=== Given text ===
Every year, the gym is packed with people who make New Years resolutions to get in shape. This is the year they are determined to make positive change in their lives. Sure, they said the same thing last year, and the year before that — but this year, they mean it. This year, things will be different.
So, they join the gym. Then they buy new workout clothes. And at the beginning, they do go every day. Within 2-3 weeks, they stop coming. Something throws off their plan or they lose motivation because they don’t see any significant change (yet). Their good intentions are not enough to see them through.
It happens to almost everybody. In fact, research at Scranton University says that 92% of New Year’s resolutions will fail. In his book Atomic Habits, author James Clear tells us why:
You do not rise to the level of your goals. You fall to the level of your systems.
If you really want to achieve a big goal this year, the way to do it is to create a system, or habit, that makes success inevitable. Want to lose weight? Don’t chase a goal — make a habit of going to the gym. Want to write a book? Make a habit of writing every day.

=== Assignment ===
From the passage on New Year's resolutions, write out word for word the stretch that opens at "If you really" and ends after "writing every day.". Leave the records out of this entirely.

=== Dataset records ===
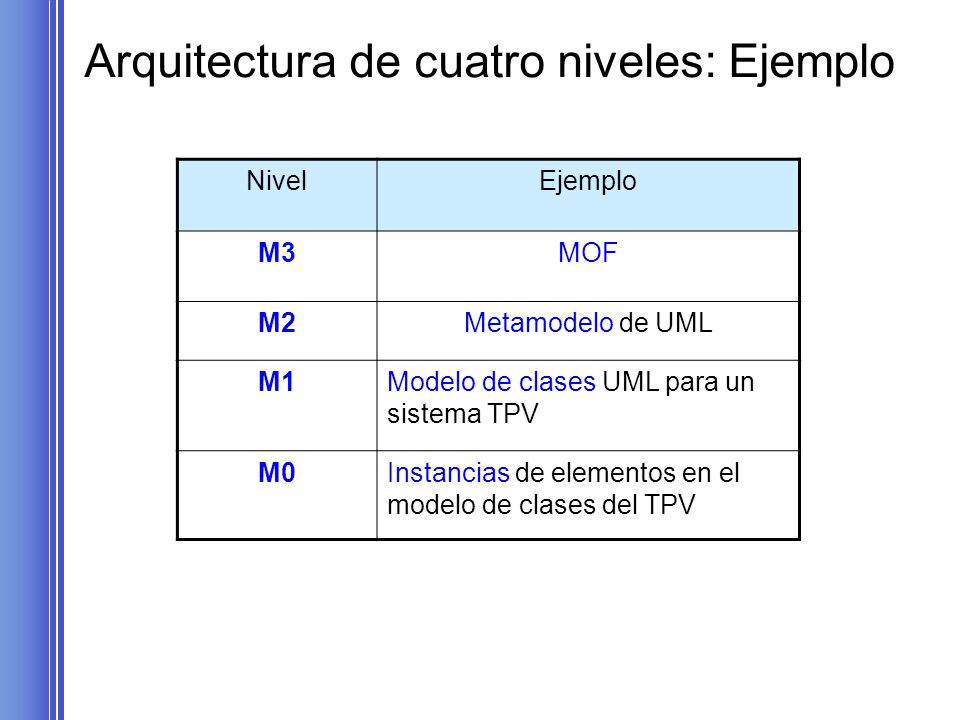 Arquitectura de cuatro niveles: Ejemplo

| Nivel | Ejemplo |
|---|---|
| M3 | MOF |
| M2 | Metamodelo de UML |
| M1 | Modelo de clases UML para un sistema TPV |
| M0 | Instancias de elementos en el modelo de clases del TPV |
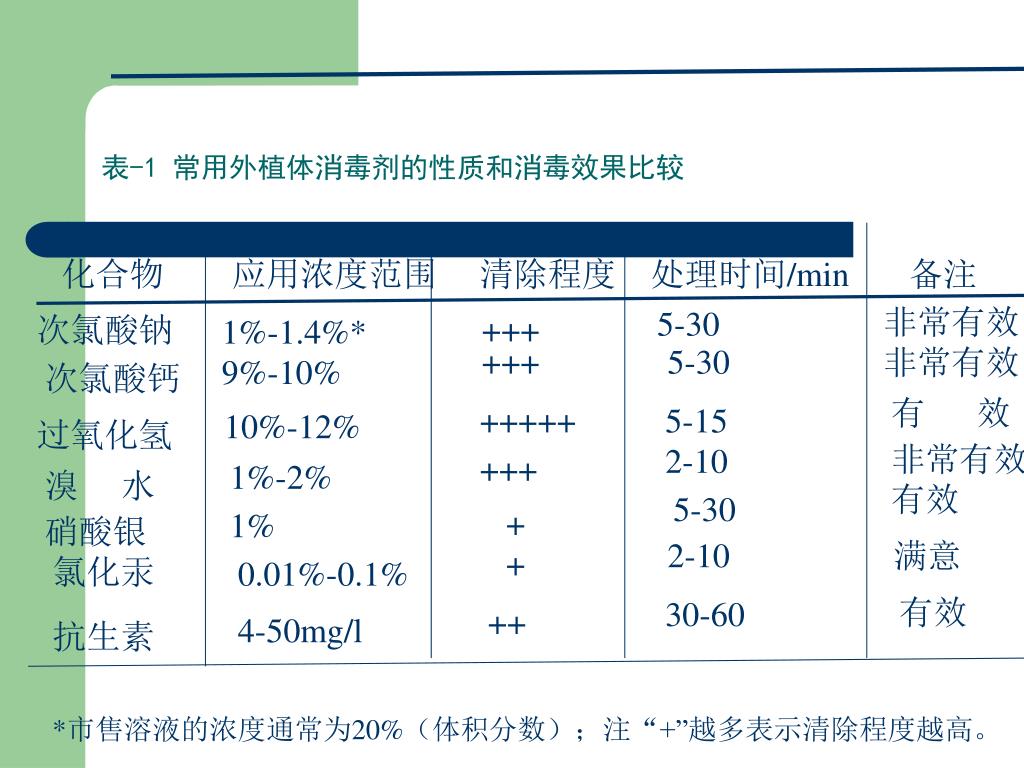 表-1 常用外植体消毒剂的性质和消毒效果比较

| 化合物 | 应用浓度范围 | 清除程度 | 处理时间/min | 备注 |
|---|---|---|---|---|
| 次氯酸钠 | 1%-1.4%* | +++ | 5-30 | 非常有效 |
| 次氯酸钙 | 9%-10% | +++ | 5-30 | 非常有效 |
| 过氧化氢 | 10%-12% | +++++ | 5-15 | 有 效 |
| 溴 水 | 1%-2% | +++ | 2-10 | 非常有效 |
| 硝酸银 | 1% | + | 5-30 | 有效 |
| 氯化汞 | 0.01%-0.1% | + | 2-10 | 满意 |
| 抗生素 | 4-50mg/l | ++ | 30-60 | 有效 |

*市售溶液的浓度通常为20%（体积分数）；注 “+”越多表示清除程度越高。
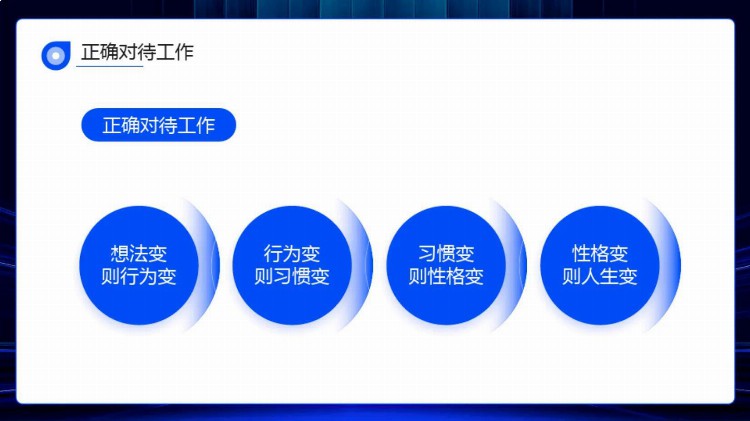 正确对待工作

正确对待工作

想法变
则行为变

行为变
则习惯变

习惯变
则性格变

性格变
则人生变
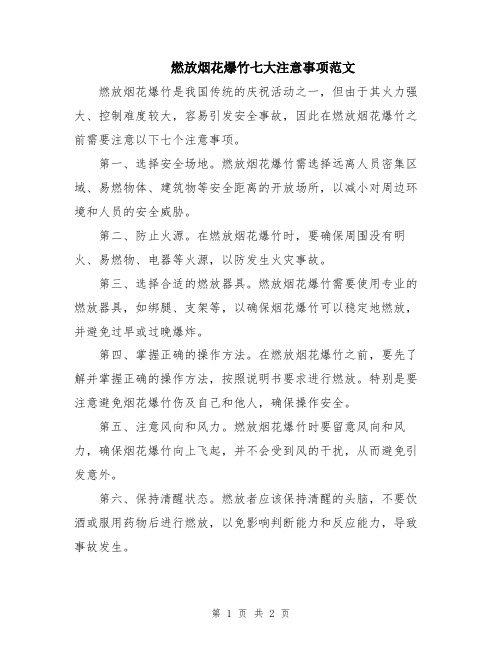 燃放烟花爆竹七大注意事项范文

燃放烟花爆竹是我国传统的庆祝活动之一，但由于其火力强大、控制难度较大，容易引发安全事故，因此在燃放烟花爆竹之前需要注意以下七个注意事项。

第一、选择安全场地。燃放烟花爆竹需选择远离人员密集区域、易燃物体、建筑物等安全距离的开放场所，以减小对周边环境和人员的安全威胁。

第二、防止火源。在燃放烟花爆竹时，要确保周围没有明火、易燃物、电器等火源，以防发生火灾事故。

第三、选择合适的燃放器具。燃放烟花爆竹需要使用专业的燃放器具，如绑腿、支架等，以确保烟花爆竹可以稳定地燃放，并避免过早或过晚爆炸。

第四、掌握正确的操作方法。在燃放烟花爆竹之前，要先了解并掌握正确的操作方法，按照说明书要求进行燃放。特别是要注意避免烟花爆竹伤及自己和他人，确保操作安全。

第五、注意风向和风力。燃放烟花爆竹时要留意风向和风力，确保烟花爆竹向上飞起，并不会受到风的干扰，从而避免引发意外。

第六、保持清醒状态。燃放者应该保持清醒的头脑，不要饮酒或服用药物后进行燃放，以免影响判断能力和反应能力，导致事故发生。

第 1 页 共 2 页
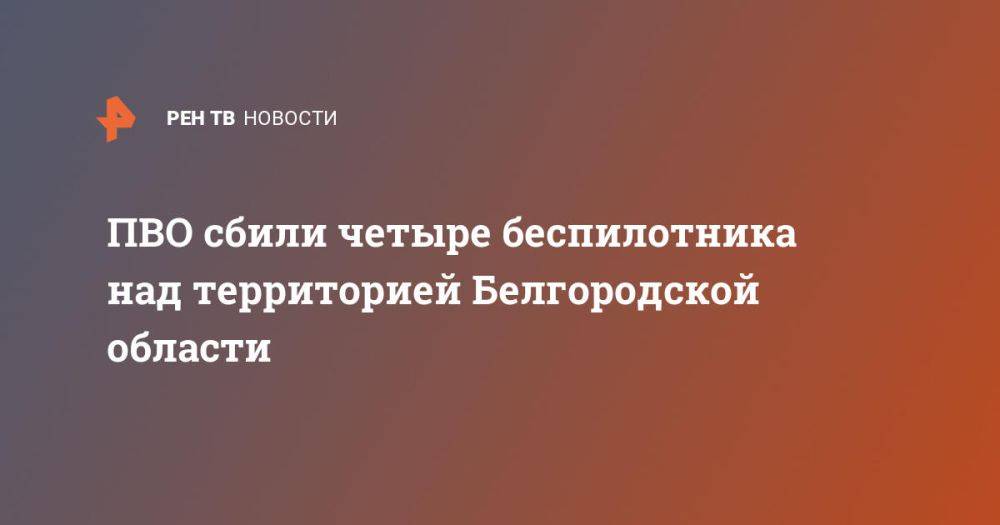 РЕН ТВ НОВОСТИ

ПВО сбили четыре беспилотника над территорией Белгородской области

=== Response ===
If you really want to achieve a big goal this year, the way to do it is to create a system, or habit, that makes success inevitable. Want to lose weight? Don’t chase a goal — make a habit of going to the gym. Want to write a book? Make a habit of writing every day.